Boris Fausto reúne memórias e reflexões sobre o afeto e a finitude
Mais velho entre três irmãos, o historiador e memorialista Boris Fausto sempre chamou de “prateleira” o que confiava ser a sequência natural da vida, ou seja, que ele seria o primeiro a morrer. Mas não foi o que aconteceu – em 2012, seu irmão caçula, o médico Nelson Fausto, morreu vítima de um câncer. Oito anos depois, foi a vez do filósofo Ruy. Antes, em 2010, Boris já havia perdido a mulher, Cynira, com quem ficou 49 anos casado.
“Quando Cynira morreu, eu me arrisquei a escrever em situação de luto e o resultado, o livro O Brilho do Bronze (publicado pela Cosac Naify em 2014), foi fruto de uma situação de alívio”, comenta ele ao Estadão, em conversa telefônica. Com a despedida de Ruy, em 2020, e também com avassaladora mortandade provocada pela pandemia da covid-19, Boris se viu novamente em situação de luto. “Foi uma experiência única, pois estivemos rodeados pela morte e agarrados à vida. Nunca vi algo tão dramático e triste em meus 90 anos de vida, não se compara nem a uma guerra.”

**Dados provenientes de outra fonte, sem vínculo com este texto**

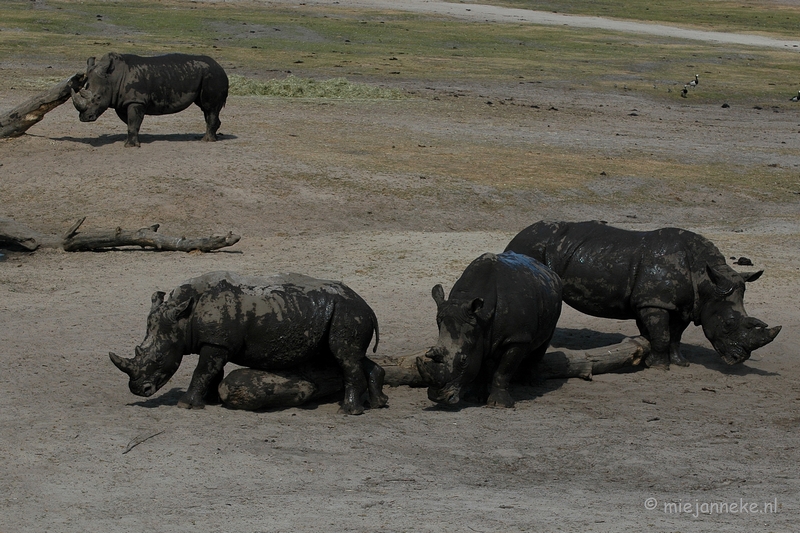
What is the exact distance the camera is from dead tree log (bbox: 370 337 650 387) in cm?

Foi durante esse momento tão peculiar na trajetória da humanidade que Boris escreveu Vida, Morte e Outros Detalhes, lançado pela Companhia das Letras. O ponto de partida foi a morte fulminante de Ruy, que morava em Paris. “Comecei a escrever para preencher meu tempo com algo que me interessava – no começo, eram escritos esparsos, mas depois acreditei que havia interesse na vida fraterna (e também marcada por rusgas) que tive com meu irmão.”
De fato, o livro recupera as lembranças que os dois irmãos começaram a compartilhar a partir de 2018, quando uma troca de e-mails fomentou diálogos, frases soltas, situações lembradas da infância e da adolescência. “Essa comunicação foi muito mais que uma brincadeira, pois criamos um jogo de montar nossa memória, em que cada um entrava com uma peça preciosa”, comenta Boris que, com a morte do irmão, escreveu o texto Marketing Macabro, que consta no novo livro e no qual o escritor conta como deixou desorientada uma moça que tentava vender por telefone um seguro por morte. Era março do ano passado, quando a quarentena ainda não estava decretada, mas o vírus da covid já estava à espreita dos brasileiros.
Relações
“A partir daquele momento, senti a necessidade de escrever algo sobre a morte de Ruy e nossas relações familiares”, conta Boris, que dividiu o livro em três partes. A primeira, A Tribo, é justamente alimentada pelas lembranças trocadas com o irmão, o que resultou em delicioso passeio pela São Paulo dos anos 1930, cidade pacata onde um dos principais desafios do pequeno Boris era conseguir entrar no cinema para assistir a sessões proibidas para menores como ele.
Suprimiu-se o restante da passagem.